Gli aabu con Stammi vicino lasciano indietro i muri di chitarre e l’essenzialità ruvida del passato per approdare a una scrittura più aperta, stratificata e contaminata. Dentro il disco ci sono synth, elettronica, strumenti acustici e soprattutto un’urgenza emotiva che parla chiaro: non basta la forma, serve sostanza e vicinanza. Li abbiamo intervistati per entrare nel cuore di un disco che parla di coraggio, empatia e contatto reale.
Nelle vostre canzoni la fragilità non è nascosta, ma rivendicata. La considerate una scelta anche politica?
Assolutamente sì. In un momento storico in cui mostrare umanità sembra quasi un atto di resistenza, per noi diventa naturale — e necessario — raccontare quanto sia fondamentale restare umani. Con il mettere a nudo la nostra intimità vogliamo creare vicinanza, sentirci parte di qualcosa, costruire comunità attraverso l’ascolto, il dialogo e la comprensione.
Tutto parte dalla comprensione e dall’accettazione delle proprie fragilità, delle insicurezze, delle imperfezioni. La vera sfida è trovare il coraggio di raccontarle. L’essere umano ha bisogno di ritrovare umanità, e noi lo sappiamo bene — nella vita di tutti i giorni, come nel mondo in cui viviamo. Stammi Vicino è il nostro modo per ricordarlo, a partire da noi stessi.
Quanto è difficile parlare di solitudine, depressione e crisi esistenziali in un contesto musicale che spesso celebra solo forza e successo?
Per noi la musica è sempre stata una forma di esorcismo. È il modo in cui impariamo a guardarci dentro, a capire e affrontare le nostre difficoltà — insieme. Non è mai stata una scelta estetica, ma una necessità. Un’urgenza.
Fare musica per noi significa urlare che ci siamo, che “sentiamo” ancora, che abbiamo bisogno di farlo. Il nostro successo è vedere le persone ritrovarsi dentro le nostre parole, smuovere qualcosa in loro. Questo conta davvero.
Non ci interessa apparire forti o invincibili: non lo siamo. Punto. La forza, per noi, si misura in base a ciò che si è disposti a perdere o a mettere in discussione. È da questa consapevolezza che nascono le nostre canzoni.
Fratello dove sei è un brano che parla di gratitudine silenziosa: come nasce questa scelta di raccontare la fratellanza?
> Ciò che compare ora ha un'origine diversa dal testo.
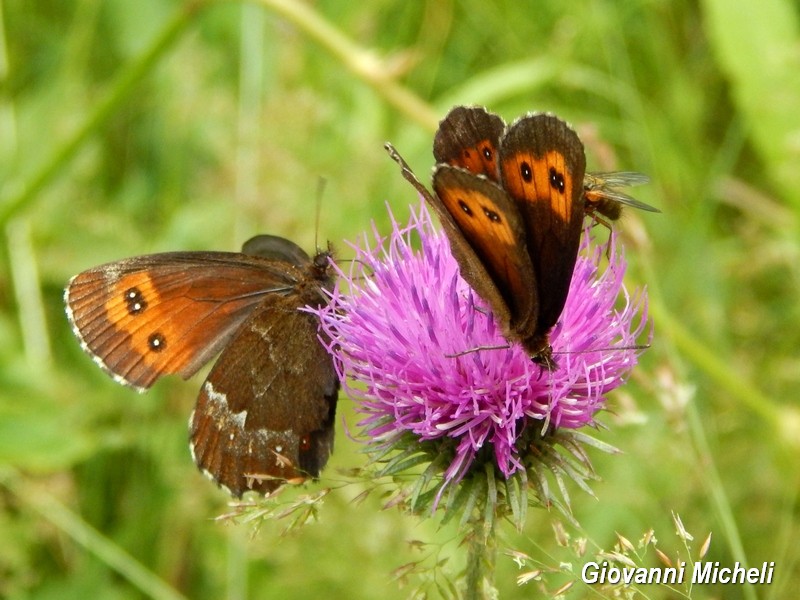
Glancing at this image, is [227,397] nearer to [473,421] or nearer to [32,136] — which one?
[473,421]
Siamo una band di quattro persone. Quattro amici, prima ancora che musicisti. Ma, soprattutto, quattro fratelli. Abbiamo avuto la fortuna di condividere la vita con un fratello vero, e ci siamo resi conto che spesso diamo per scontato l’amore che ci lega. A volte non troviamo le parole per dirlo, per far capire quanto siano stati importanti per noi.
Pensiamo che il loro affetto sia un dato di fatto — e forse lo è — ma ogni tanto è giusto rompere il silenzio e dirlo ad alta voce. Fratello dove sei nasce proprio da lì: dal bisogno di ringraziare, anche senza troppi giri di parole.
La vicinanza, nel disco, è presentata come forma di resistenza. In che modo questa idea si collega alla vostra visione del presente?
Come dicevamo prima, il mondo ha un bisogno disperato di umanità. Il presente è un periodo buio, in cui sembra mancare proprio ciò che dovrebbe unirci: accettazione, integrazione, ascolto, curiosità, condivisione.
Viviamo invece un’epoca segnata da rifiuto, odio, egoismo e paura della diversità. Con “Stammi vicino” volevamo reagire a tutto questo. Se dovesse diventare un piccolo inno alla resistenza emotiva, alla voglia di restare umani nonostante tutto, allora ben venga. È il nostro modo per dire che non bisogna mai smettere di lottare. Mai.
Vi riconoscete in una tradizione di artisti che hanno usato la musica come strumento di denuncia e di condivisione emotiva?
Riconoscerci, rispecchiarci o fare paragoni con altri artisti ci mette sempre un po’ in difficoltà. Ascoltiamo sempre tantissima musica, sia internazionale che italiana. Sicuramente in questo lavoro è emersa con più forza la nostra parte più cantautorale, che in fondo è sempre stata lì, anche nei dischi precedenti.
Se dovessimo citare un nome che ha accompagnato la nostra routine musicale e che ha ispirato le nostre menti, probabilmente sarebbe Niccolò Fabi. Ammiriamo la sua capacità di raccontare sentimenti profondi con parole semplici. Nei suoi testi ci ritroviamo, ci riconosciamo. Ci ha spesso consolati, quasi fosse un terapeuta silenzioso. Gli vogliamo molto bene, davvero.
E se riuscissimo ad arrivare alle persone anche solo la metà di quanto lui arriva a noi… sarebbe già una vittoria enorme.